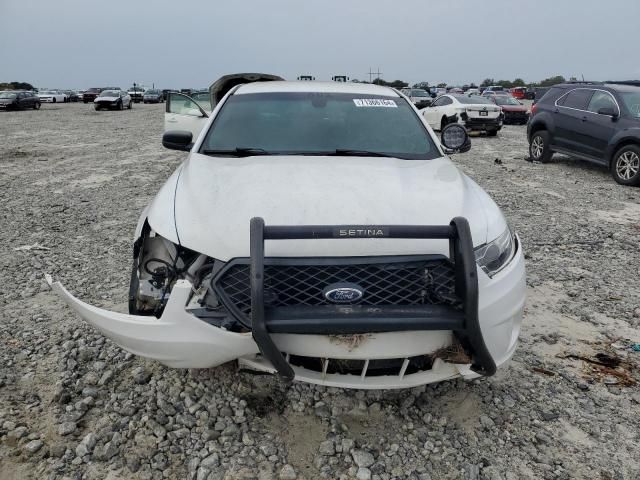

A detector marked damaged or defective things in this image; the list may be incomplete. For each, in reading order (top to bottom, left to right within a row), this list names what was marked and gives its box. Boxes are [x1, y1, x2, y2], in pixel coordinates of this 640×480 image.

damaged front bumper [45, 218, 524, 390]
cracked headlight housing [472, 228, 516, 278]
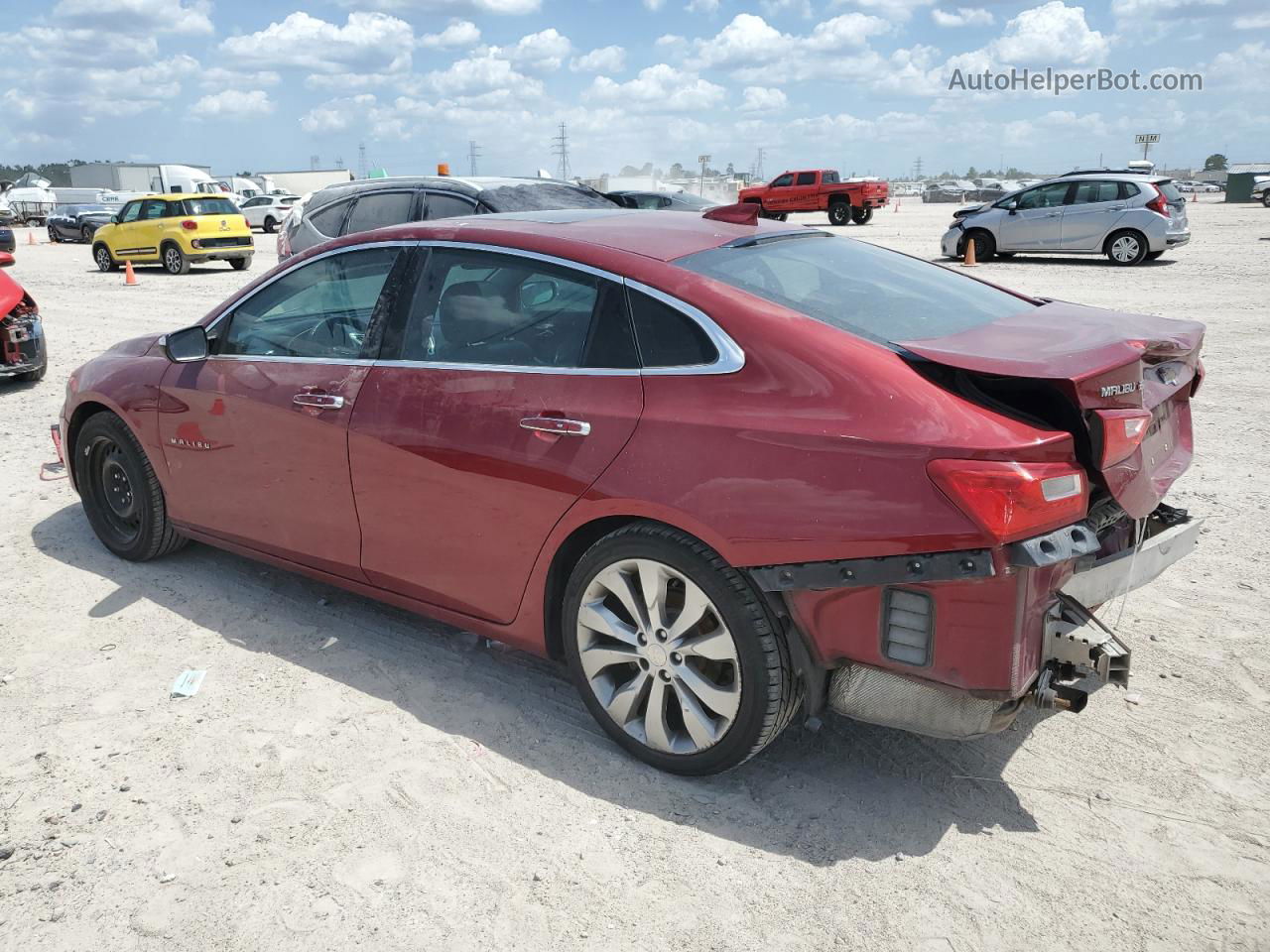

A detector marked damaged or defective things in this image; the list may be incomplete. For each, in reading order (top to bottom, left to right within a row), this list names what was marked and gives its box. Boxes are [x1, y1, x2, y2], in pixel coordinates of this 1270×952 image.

---

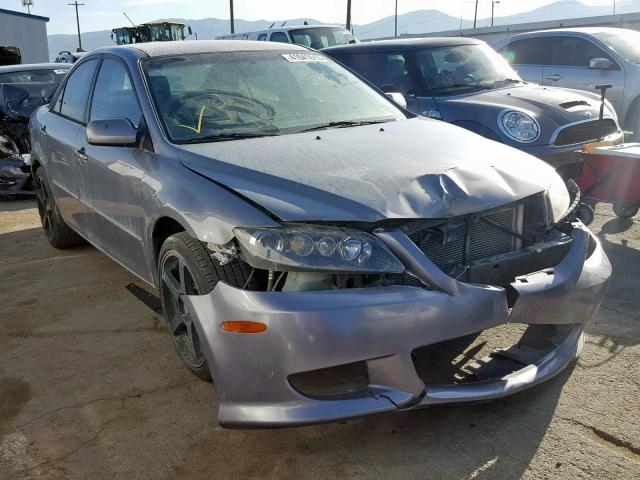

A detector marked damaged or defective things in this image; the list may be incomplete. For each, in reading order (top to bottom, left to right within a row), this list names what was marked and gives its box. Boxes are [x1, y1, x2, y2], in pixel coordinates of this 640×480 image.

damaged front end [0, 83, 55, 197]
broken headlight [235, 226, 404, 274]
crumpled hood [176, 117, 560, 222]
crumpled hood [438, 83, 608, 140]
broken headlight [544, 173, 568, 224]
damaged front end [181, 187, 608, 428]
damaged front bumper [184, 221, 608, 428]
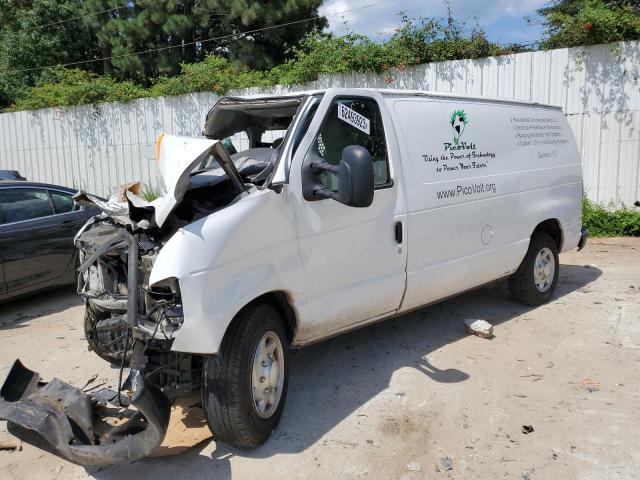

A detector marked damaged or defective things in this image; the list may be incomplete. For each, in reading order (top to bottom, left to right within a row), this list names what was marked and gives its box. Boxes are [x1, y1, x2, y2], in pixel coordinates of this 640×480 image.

▶ _Task objective_: Which lines in the rows above contain the word "damaged"? Copy each of them out in full.

▶ _Task response_:
A detector marked damaged or defective things in this image; the list may be incomplete. For each, in reading order (top to bottom, left to right within a row), this list names what was marked and gives its box. Boxes are [x1, y1, x2, y2], in pixel coordinates of this 640×480 image.
damaged front bumper [45, 218, 524, 390]
A detector marked damaged or defective things in this image; the list may be incomplete. For each, in reading order (top to bottom, left to right within a row), this list names what was marked and gives its box. Boxes are [x1, y1, x2, y2], in pixel coordinates of this 1270×952 image.
A detector marked damaged or defective things in this image; the list may be incomplete. For each, in reading order (top to bottom, left to right within a row), this list names what was marked and gives its box. Boxes are [x1, y1, x2, y2], in pixel coordinates of this 640×480 image.
damaged front end [0, 83, 55, 197]
damaged front end [181, 187, 608, 428]
damaged front bumper [184, 221, 608, 428]
A detector marked damaged or defective things in this image; the list may be incomplete. For each, in reading order (top to bottom, left to right within a row), this list names what was marked and gives its box. Boxes are [x1, y1, x2, y2], in pixel coordinates of this 640×480 image.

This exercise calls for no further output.